REQUIREMENT -
What you return should be the entries, unchanged, without their pictures.
··· DATASET CONTENT ···
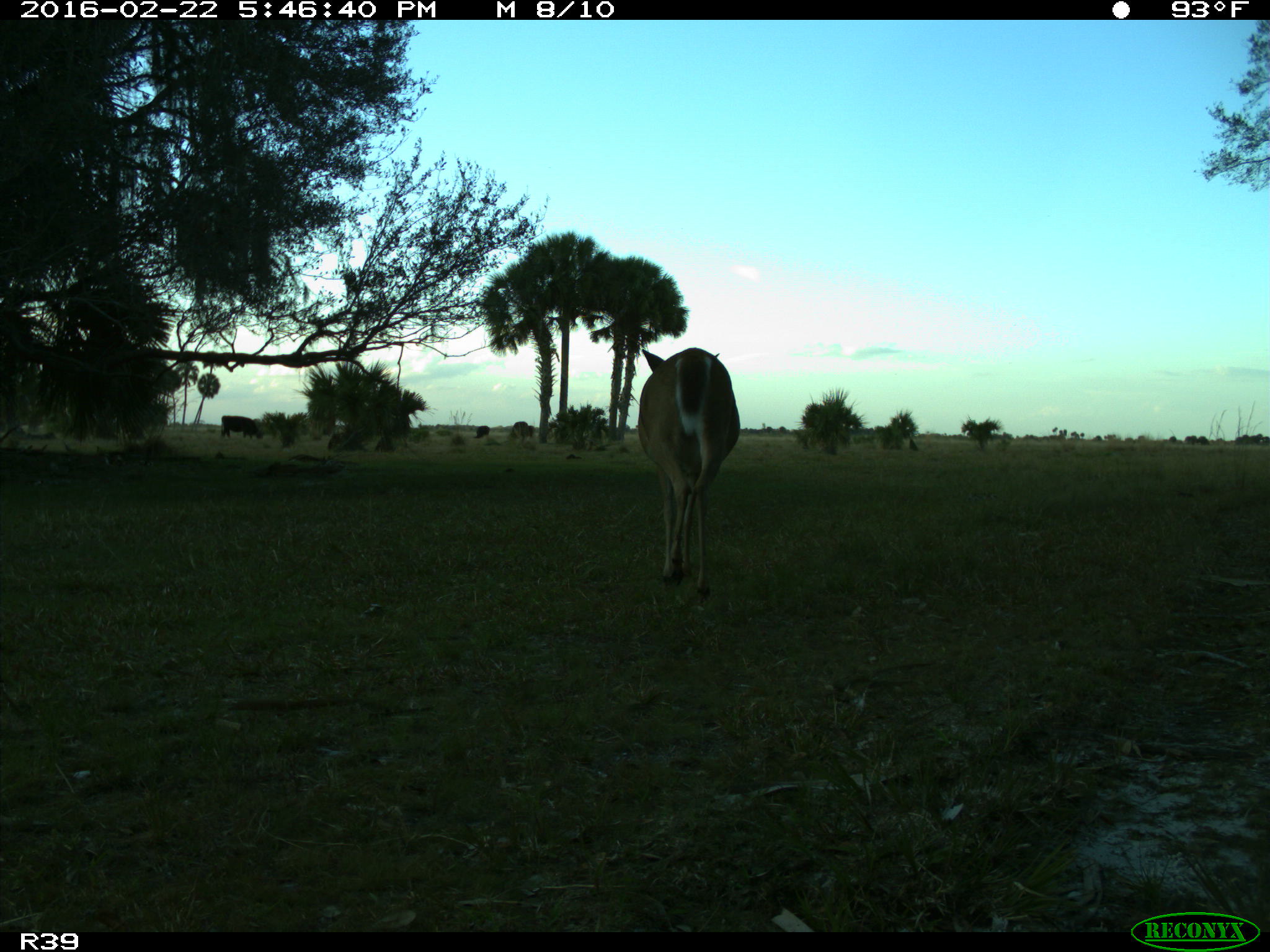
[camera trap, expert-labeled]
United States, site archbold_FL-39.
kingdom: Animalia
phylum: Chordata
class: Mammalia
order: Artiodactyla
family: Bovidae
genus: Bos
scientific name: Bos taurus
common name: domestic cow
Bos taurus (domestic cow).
···
ANSWER TO THIS TASK -
[camera trap, expert-labeled]
United States, site archbold_FL-39.
kingdom: Animalia
phylum: Chordata
class: Mammalia
order: Artiodactyla
family: Bovidae
genus: Bos
scientific name: Bos taurus
common name: domestic cow
Bos taurus (domestic cow).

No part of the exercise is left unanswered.